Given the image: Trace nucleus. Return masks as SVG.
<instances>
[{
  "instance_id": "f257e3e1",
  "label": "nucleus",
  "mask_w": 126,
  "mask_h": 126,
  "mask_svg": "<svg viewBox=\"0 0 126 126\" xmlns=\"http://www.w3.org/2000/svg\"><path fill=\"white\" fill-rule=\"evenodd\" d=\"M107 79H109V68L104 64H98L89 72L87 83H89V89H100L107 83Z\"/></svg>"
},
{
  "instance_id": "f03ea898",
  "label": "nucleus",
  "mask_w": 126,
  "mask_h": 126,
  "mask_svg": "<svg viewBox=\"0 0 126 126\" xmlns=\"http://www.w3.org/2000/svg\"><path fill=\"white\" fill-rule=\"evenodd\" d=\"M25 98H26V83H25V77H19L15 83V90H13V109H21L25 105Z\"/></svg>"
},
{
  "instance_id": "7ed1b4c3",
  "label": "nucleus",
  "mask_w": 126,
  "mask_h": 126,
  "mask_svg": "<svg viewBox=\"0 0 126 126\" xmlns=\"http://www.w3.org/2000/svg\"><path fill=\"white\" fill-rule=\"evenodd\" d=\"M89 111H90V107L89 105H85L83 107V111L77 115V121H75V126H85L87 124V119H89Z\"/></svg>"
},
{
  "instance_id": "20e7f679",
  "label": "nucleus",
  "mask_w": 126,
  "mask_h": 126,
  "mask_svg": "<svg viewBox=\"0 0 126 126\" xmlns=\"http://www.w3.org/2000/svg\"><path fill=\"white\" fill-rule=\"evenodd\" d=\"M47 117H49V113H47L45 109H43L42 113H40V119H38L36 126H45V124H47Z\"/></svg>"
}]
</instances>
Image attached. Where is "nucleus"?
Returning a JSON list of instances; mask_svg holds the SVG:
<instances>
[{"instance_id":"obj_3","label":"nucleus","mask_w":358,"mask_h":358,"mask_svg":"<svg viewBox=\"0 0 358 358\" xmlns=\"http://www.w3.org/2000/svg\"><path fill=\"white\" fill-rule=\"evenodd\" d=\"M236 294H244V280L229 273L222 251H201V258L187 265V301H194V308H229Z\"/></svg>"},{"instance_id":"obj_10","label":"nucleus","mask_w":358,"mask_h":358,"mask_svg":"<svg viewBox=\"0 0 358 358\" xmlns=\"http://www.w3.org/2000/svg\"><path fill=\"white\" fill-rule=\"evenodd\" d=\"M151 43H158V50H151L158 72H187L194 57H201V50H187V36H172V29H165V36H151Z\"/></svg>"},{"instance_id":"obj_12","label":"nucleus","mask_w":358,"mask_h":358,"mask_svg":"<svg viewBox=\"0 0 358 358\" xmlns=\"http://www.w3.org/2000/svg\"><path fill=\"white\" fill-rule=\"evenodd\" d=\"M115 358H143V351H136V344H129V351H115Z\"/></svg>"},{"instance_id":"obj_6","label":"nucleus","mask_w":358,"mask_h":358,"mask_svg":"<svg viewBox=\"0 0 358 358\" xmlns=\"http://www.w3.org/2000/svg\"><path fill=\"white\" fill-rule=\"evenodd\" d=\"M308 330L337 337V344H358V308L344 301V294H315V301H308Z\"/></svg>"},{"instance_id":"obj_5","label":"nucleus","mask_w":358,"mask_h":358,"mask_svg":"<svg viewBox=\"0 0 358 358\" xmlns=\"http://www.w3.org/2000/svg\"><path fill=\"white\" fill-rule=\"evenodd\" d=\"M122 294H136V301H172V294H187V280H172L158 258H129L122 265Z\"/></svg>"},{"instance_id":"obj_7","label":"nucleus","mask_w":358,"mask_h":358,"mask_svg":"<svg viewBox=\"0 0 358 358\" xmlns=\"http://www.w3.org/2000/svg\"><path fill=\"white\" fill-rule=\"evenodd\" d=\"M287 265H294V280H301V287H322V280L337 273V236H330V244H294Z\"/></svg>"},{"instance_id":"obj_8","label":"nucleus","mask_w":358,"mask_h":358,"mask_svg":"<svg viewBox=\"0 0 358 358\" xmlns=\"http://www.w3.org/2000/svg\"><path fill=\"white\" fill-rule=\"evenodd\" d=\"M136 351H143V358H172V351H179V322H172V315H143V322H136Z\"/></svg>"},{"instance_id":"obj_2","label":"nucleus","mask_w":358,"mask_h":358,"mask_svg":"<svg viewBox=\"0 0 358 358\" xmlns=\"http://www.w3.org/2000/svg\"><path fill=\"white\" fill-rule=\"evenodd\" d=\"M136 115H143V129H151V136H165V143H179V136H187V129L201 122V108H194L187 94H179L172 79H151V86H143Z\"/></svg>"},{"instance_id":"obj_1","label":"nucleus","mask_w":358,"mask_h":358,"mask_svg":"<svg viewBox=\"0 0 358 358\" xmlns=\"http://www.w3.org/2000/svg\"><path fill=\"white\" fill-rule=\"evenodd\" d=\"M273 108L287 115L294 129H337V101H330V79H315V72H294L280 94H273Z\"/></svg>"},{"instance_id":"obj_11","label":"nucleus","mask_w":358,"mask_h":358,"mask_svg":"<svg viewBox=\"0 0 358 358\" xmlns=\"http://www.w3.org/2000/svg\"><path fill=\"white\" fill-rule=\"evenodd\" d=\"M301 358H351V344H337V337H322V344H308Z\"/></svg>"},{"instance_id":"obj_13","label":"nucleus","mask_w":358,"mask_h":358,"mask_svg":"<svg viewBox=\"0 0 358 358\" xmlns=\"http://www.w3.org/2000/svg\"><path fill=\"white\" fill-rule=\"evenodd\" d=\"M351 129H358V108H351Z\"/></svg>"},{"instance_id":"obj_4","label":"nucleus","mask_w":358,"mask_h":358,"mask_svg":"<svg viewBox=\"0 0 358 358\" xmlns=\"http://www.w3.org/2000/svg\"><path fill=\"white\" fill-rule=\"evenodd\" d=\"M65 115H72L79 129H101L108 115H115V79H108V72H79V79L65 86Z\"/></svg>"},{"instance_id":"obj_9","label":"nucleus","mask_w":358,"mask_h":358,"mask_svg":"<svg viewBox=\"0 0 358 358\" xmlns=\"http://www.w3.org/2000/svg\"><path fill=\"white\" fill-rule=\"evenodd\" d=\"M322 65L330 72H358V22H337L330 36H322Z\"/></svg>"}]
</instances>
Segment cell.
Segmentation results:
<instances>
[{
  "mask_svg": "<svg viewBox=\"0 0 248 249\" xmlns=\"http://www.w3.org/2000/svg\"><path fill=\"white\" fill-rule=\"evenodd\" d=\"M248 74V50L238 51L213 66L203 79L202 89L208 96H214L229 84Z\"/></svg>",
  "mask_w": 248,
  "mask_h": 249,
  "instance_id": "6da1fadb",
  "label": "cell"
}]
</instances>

------------------------------------------------------------

§ **Task goal**: Revise the entries above so that every "nucleus" becomes "nuclear region", and leave everything else as it is.

§ **The solution**:
Given the image: Trace nuclear region. Return masks as SVG.
<instances>
[{
  "instance_id": "f257e3e1",
  "label": "nuclear region",
  "mask_w": 126,
  "mask_h": 126,
  "mask_svg": "<svg viewBox=\"0 0 126 126\" xmlns=\"http://www.w3.org/2000/svg\"><path fill=\"white\" fill-rule=\"evenodd\" d=\"M107 79H109V68L104 64H98L89 72L87 83H89V89H100L107 83Z\"/></svg>"
},
{
  "instance_id": "f03ea898",
  "label": "nuclear region",
  "mask_w": 126,
  "mask_h": 126,
  "mask_svg": "<svg viewBox=\"0 0 126 126\" xmlns=\"http://www.w3.org/2000/svg\"><path fill=\"white\" fill-rule=\"evenodd\" d=\"M25 98H26V83H25V77H19L15 83V90H13V109H21L25 105Z\"/></svg>"
},
{
  "instance_id": "7ed1b4c3",
  "label": "nuclear region",
  "mask_w": 126,
  "mask_h": 126,
  "mask_svg": "<svg viewBox=\"0 0 126 126\" xmlns=\"http://www.w3.org/2000/svg\"><path fill=\"white\" fill-rule=\"evenodd\" d=\"M89 111H90V107L89 105H85L83 107V111L77 115V121H75V126H85L87 124V119H89Z\"/></svg>"
},
{
  "instance_id": "20e7f679",
  "label": "nuclear region",
  "mask_w": 126,
  "mask_h": 126,
  "mask_svg": "<svg viewBox=\"0 0 126 126\" xmlns=\"http://www.w3.org/2000/svg\"><path fill=\"white\" fill-rule=\"evenodd\" d=\"M47 117H49V113H47L45 109H43L42 113H40V119H38L36 126H45V124H47Z\"/></svg>"
}]
</instances>
Image attached. Where is "nuclear region"?
Returning a JSON list of instances; mask_svg holds the SVG:
<instances>
[{"instance_id":"obj_3","label":"nuclear region","mask_w":358,"mask_h":358,"mask_svg":"<svg viewBox=\"0 0 358 358\" xmlns=\"http://www.w3.org/2000/svg\"><path fill=\"white\" fill-rule=\"evenodd\" d=\"M236 294H244V280L229 273L222 251H201V258L187 265V301H194V308H229Z\"/></svg>"},{"instance_id":"obj_10","label":"nuclear region","mask_w":358,"mask_h":358,"mask_svg":"<svg viewBox=\"0 0 358 358\" xmlns=\"http://www.w3.org/2000/svg\"><path fill=\"white\" fill-rule=\"evenodd\" d=\"M151 43H158V50H151L158 72H187L194 57H201V50H187V36H172V29H165V36H151Z\"/></svg>"},{"instance_id":"obj_12","label":"nuclear region","mask_w":358,"mask_h":358,"mask_svg":"<svg viewBox=\"0 0 358 358\" xmlns=\"http://www.w3.org/2000/svg\"><path fill=\"white\" fill-rule=\"evenodd\" d=\"M115 358H143V351H136V344H129V351H115Z\"/></svg>"},{"instance_id":"obj_6","label":"nuclear region","mask_w":358,"mask_h":358,"mask_svg":"<svg viewBox=\"0 0 358 358\" xmlns=\"http://www.w3.org/2000/svg\"><path fill=\"white\" fill-rule=\"evenodd\" d=\"M308 330L337 337V344H358V308L344 301V294H315V301H308Z\"/></svg>"},{"instance_id":"obj_5","label":"nuclear region","mask_w":358,"mask_h":358,"mask_svg":"<svg viewBox=\"0 0 358 358\" xmlns=\"http://www.w3.org/2000/svg\"><path fill=\"white\" fill-rule=\"evenodd\" d=\"M122 294H136V301H172V294H187V280H172L158 258H129L122 265Z\"/></svg>"},{"instance_id":"obj_7","label":"nuclear region","mask_w":358,"mask_h":358,"mask_svg":"<svg viewBox=\"0 0 358 358\" xmlns=\"http://www.w3.org/2000/svg\"><path fill=\"white\" fill-rule=\"evenodd\" d=\"M287 265H294V280H301V287H322V280L337 273V236H330V244H294Z\"/></svg>"},{"instance_id":"obj_8","label":"nuclear region","mask_w":358,"mask_h":358,"mask_svg":"<svg viewBox=\"0 0 358 358\" xmlns=\"http://www.w3.org/2000/svg\"><path fill=\"white\" fill-rule=\"evenodd\" d=\"M136 351H143V358H172V351H179V322H172V315H143V322H136Z\"/></svg>"},{"instance_id":"obj_2","label":"nuclear region","mask_w":358,"mask_h":358,"mask_svg":"<svg viewBox=\"0 0 358 358\" xmlns=\"http://www.w3.org/2000/svg\"><path fill=\"white\" fill-rule=\"evenodd\" d=\"M136 115H143V129H151V136H165V143H179V136H187V129L201 122V108H194L187 94H179L172 79H151V86H143Z\"/></svg>"},{"instance_id":"obj_1","label":"nuclear region","mask_w":358,"mask_h":358,"mask_svg":"<svg viewBox=\"0 0 358 358\" xmlns=\"http://www.w3.org/2000/svg\"><path fill=\"white\" fill-rule=\"evenodd\" d=\"M273 108L287 115L294 129H337V101H330V79H315V72H294L280 94H273Z\"/></svg>"},{"instance_id":"obj_11","label":"nuclear region","mask_w":358,"mask_h":358,"mask_svg":"<svg viewBox=\"0 0 358 358\" xmlns=\"http://www.w3.org/2000/svg\"><path fill=\"white\" fill-rule=\"evenodd\" d=\"M301 358H351V344H337V337H322V344H308Z\"/></svg>"},{"instance_id":"obj_13","label":"nuclear region","mask_w":358,"mask_h":358,"mask_svg":"<svg viewBox=\"0 0 358 358\" xmlns=\"http://www.w3.org/2000/svg\"><path fill=\"white\" fill-rule=\"evenodd\" d=\"M351 129H358V108H351Z\"/></svg>"},{"instance_id":"obj_4","label":"nuclear region","mask_w":358,"mask_h":358,"mask_svg":"<svg viewBox=\"0 0 358 358\" xmlns=\"http://www.w3.org/2000/svg\"><path fill=\"white\" fill-rule=\"evenodd\" d=\"M65 115H72L79 129H101L108 115H115V79H108V72H79V79L65 86Z\"/></svg>"},{"instance_id":"obj_9","label":"nuclear region","mask_w":358,"mask_h":358,"mask_svg":"<svg viewBox=\"0 0 358 358\" xmlns=\"http://www.w3.org/2000/svg\"><path fill=\"white\" fill-rule=\"evenodd\" d=\"M322 65L330 72H358V22H337L330 36H322Z\"/></svg>"}]
</instances>
Segment cell.
Segmentation results:
<instances>
[{
  "mask_svg": "<svg viewBox=\"0 0 248 249\" xmlns=\"http://www.w3.org/2000/svg\"><path fill=\"white\" fill-rule=\"evenodd\" d=\"M248 74V50L238 51L213 66L203 79L202 89L208 96H214L229 84Z\"/></svg>",
  "mask_w": 248,
  "mask_h": 249,
  "instance_id": "6da1fadb",
  "label": "cell"
}]
</instances>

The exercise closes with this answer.